5.1. Poisseuille Flow

5.1.1. A simple exercise: Poisseuille flow in a Newtonian fluid in a cavity

It is assumed that you have built the code (using here -D_D3Q19_) and have the executable available. It is further assumed that the code has been compiled with both OpenMP and MPI available. The exact details of how an MPI program should be started may vary; for illustration we assume the fairly common case where OpenMPI is used and there is an associated command mpirun to launch the parallel program.

The following steps are needed:

  1. Copy the sample input file located in the repository at docs/tutorial/test1/input to your working directory. By default, the executable will look for a file named input in the current directory.

  2. Run the code in your working directory using, e.g.,

    $ export OMP_NUM_THREADS=1
    $ ./Ludwig.exe
    
  3. You should now see various outputs and statistics being reported to standard output (the screen). Statistics are reported every 200 time steps, and one set of output is written to file at the end of the run.

  4. When execution has completed (you should see lastly Ludwig finished normally.) the following files should exist.

    $ ls
    dist-000010000.001-001 rho-000010000.001-001 vel-000010000.001-001
    dist-metadata.001-001  rho-metadata.001-001  vel-metadata.001-001
    

    The dist- files are the lattice Boltzmann distributions, the rho- files are the fluid density, and the vel- files are the fluid velocity. The timestep (here 10000) is encoded in the filename to 9 figures. The metadata files contain a JSON description of the data and the files with extension .001-001 are the data themselves. The .001-001 is related to parallel output and encodes the fact that this is a single file (1 of 1).

    These are all ASCII files (as requested in the input file) and can be inspected using standard utilities.

  5. The velocity file consists of three columns, with three components of the velocity. For this problem, flow is only in the \(y\)-direction which is the second column. For example, using gnuplot, one could use

    gnuplot> p "vel-000010000.001-001" u 2
    

    to obtain a simple picture.

A basic output from gnuplot
  1. Rename or remove the existing output files. We may run the same problem using OpenMP threads via

    $ export OMP_NUM_THREADS=2
    $ ./Ludwig.exe
    
  2. One should be able to compare the output and see it is the same except for the report:

    OpenMP threads: 2; maximum number of threads: 8.
    

    The content of the output files will be the same. For such a small problem size there will probably be no very significant difference in the time taken to run. [SeeNoteHardwareThreads]

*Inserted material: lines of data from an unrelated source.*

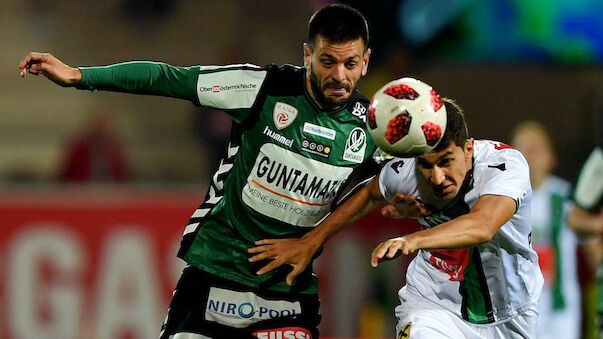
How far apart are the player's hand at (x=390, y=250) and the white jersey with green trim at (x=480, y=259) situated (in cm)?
84

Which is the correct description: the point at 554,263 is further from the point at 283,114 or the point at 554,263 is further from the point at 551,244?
the point at 283,114

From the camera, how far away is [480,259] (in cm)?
500

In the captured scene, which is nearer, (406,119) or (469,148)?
(406,119)

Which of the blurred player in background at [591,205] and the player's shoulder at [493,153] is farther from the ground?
the player's shoulder at [493,153]

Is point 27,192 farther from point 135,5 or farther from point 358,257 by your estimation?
point 135,5

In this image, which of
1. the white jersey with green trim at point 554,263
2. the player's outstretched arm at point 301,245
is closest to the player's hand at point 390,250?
the player's outstretched arm at point 301,245

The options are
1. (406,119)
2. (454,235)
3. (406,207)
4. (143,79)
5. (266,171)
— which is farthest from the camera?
(266,171)

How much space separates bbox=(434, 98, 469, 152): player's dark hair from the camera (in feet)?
15.1

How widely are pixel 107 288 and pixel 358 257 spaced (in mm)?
1925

  3. Likewise, one can run the MPI version via, e.g.,

    $ export OMP_NUM_THREADS=1
    $ mpirun -np 2 ./Ludwig.exe
    

    This will report

    Welcome to: Ludwig v0.19.0 (MPI version running on 2 processes)
    

    and will also report the decomposition of the total of 64 lattice sites into two processes worth of 32 each:

    System size:    64 1 1
    Decomposition:   2 1 1
    Local domain:   32 1 1
    
  4. Note that if you have not renamed or deleted the previous set of output files, existing output files will be overwritten without warning or error. Again one can inspect the results to see that the output is the same.

  5. No further processing of the output files is required. The data is always in the same format independent of the number of MPI tasks or threads.


[SeeNoteHardwareThreads]

This is example is taken from a laptop with four hardware cores. Many platforms will allow two hardware threads per core: the maximum number of threads reported is therefore 8 for this laptop. In general, one would usually seek to run one thread per core at most. Running two threads per core will probably lead to contention for hardware resources and no net increase in performance.